WRITTEN EXERCISE :: Your job is to restate each entry word for word.

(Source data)
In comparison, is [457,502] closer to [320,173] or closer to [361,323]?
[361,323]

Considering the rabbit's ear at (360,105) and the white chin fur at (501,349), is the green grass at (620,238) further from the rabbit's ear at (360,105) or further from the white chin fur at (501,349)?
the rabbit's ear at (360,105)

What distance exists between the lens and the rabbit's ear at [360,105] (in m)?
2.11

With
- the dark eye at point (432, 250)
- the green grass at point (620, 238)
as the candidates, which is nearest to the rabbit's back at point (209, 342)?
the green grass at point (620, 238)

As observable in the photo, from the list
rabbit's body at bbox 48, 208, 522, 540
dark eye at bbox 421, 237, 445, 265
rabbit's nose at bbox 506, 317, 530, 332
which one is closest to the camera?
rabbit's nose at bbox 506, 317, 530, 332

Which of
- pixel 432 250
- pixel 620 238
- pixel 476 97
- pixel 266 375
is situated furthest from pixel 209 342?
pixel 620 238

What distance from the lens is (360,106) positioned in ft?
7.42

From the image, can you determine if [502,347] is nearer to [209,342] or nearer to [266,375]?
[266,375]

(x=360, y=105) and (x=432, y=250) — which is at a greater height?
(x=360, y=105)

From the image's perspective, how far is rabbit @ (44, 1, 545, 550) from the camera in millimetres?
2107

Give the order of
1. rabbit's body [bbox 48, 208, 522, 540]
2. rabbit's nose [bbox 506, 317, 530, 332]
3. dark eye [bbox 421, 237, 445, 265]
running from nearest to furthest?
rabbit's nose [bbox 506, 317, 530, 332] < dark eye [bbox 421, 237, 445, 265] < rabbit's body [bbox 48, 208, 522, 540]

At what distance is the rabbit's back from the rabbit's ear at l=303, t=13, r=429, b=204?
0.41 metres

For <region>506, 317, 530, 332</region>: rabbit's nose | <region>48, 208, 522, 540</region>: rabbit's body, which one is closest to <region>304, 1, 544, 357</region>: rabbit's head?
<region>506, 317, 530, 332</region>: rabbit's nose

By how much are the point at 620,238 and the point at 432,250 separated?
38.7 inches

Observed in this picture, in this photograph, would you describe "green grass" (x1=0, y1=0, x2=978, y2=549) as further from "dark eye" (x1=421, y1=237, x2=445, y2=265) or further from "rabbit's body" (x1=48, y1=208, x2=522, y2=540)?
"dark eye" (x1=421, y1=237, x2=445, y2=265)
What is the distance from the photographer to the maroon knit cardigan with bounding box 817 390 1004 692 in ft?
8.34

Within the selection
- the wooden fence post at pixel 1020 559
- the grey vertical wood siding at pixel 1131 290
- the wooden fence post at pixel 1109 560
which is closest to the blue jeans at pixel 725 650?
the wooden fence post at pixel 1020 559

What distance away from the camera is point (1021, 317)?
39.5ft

ANSWER TO THE TASK ::
In comparison, is [457,502] closer to [320,173] or closer to [361,323]?
[361,323]

Considering the rabbit's ear at (360,105) and the white chin fur at (501,349), is the green grass at (620,238) further from the rabbit's ear at (360,105) or further from the white chin fur at (501,349)?
the rabbit's ear at (360,105)

What distance exists between the lens and the rabbit's ear at [360,105] (in m)?
2.11

With
- the dark eye at point (432, 250)
- the green grass at point (620, 238)
as the candidates, which is nearest to the rabbit's back at point (209, 342)?
the green grass at point (620, 238)

As observable in the photo, from the list
rabbit's body at bbox 48, 208, 522, 540
dark eye at bbox 421, 237, 445, 265
rabbit's nose at bbox 506, 317, 530, 332
which one is closest to the camera?
rabbit's nose at bbox 506, 317, 530, 332

Which of
- pixel 432 250
- pixel 620 238
- pixel 476 97
- pixel 266 375
is situated furthest from pixel 209 342?
pixel 620 238

What distance from the lens is (360,106) positioned in ft?
7.42

From the image, can you determine if [502,347] is nearer to [209,342] or nearer to [266,375]?
[266,375]

(x=360, y=105) and (x=432, y=250) — which is at a greater height?
(x=360, y=105)

From the image's perspective, how far is rabbit @ (44, 1, 545, 550) from the camera in millimetres?
2107

Give the order of
1. rabbit's body [bbox 48, 208, 522, 540]
2. rabbit's nose [bbox 506, 317, 530, 332]
3. dark eye [bbox 421, 237, 445, 265]
running from nearest to furthest?
rabbit's nose [bbox 506, 317, 530, 332] < dark eye [bbox 421, 237, 445, 265] < rabbit's body [bbox 48, 208, 522, 540]

At what distance is the rabbit's back from the rabbit's ear at l=303, t=13, r=429, b=204?
0.41 metres

For <region>506, 317, 530, 332</region>: rabbit's nose | <region>48, 208, 522, 540</region>: rabbit's body, which one is closest to <region>304, 1, 544, 357</region>: rabbit's head?
<region>506, 317, 530, 332</region>: rabbit's nose

By how much are the point at 620,238 and the point at 432,250 separated?
38.7 inches

Observed in this picture, in this photograph, would you describe "green grass" (x1=0, y1=0, x2=978, y2=549) as further from "dark eye" (x1=421, y1=237, x2=445, y2=265) or further from "rabbit's body" (x1=48, y1=208, x2=522, y2=540)?
"dark eye" (x1=421, y1=237, x2=445, y2=265)
What is the distance from the photographer to the maroon knit cardigan with bounding box 817 390 1004 692 in ft?
8.34

Within the selection
- the wooden fence post at pixel 1020 559
- the grey vertical wood siding at pixel 1131 290
- the wooden fence post at pixel 1109 560
which is closest to the blue jeans at pixel 725 650?
the wooden fence post at pixel 1020 559

What distance away from the camera is point (1021, 317)?
39.5ft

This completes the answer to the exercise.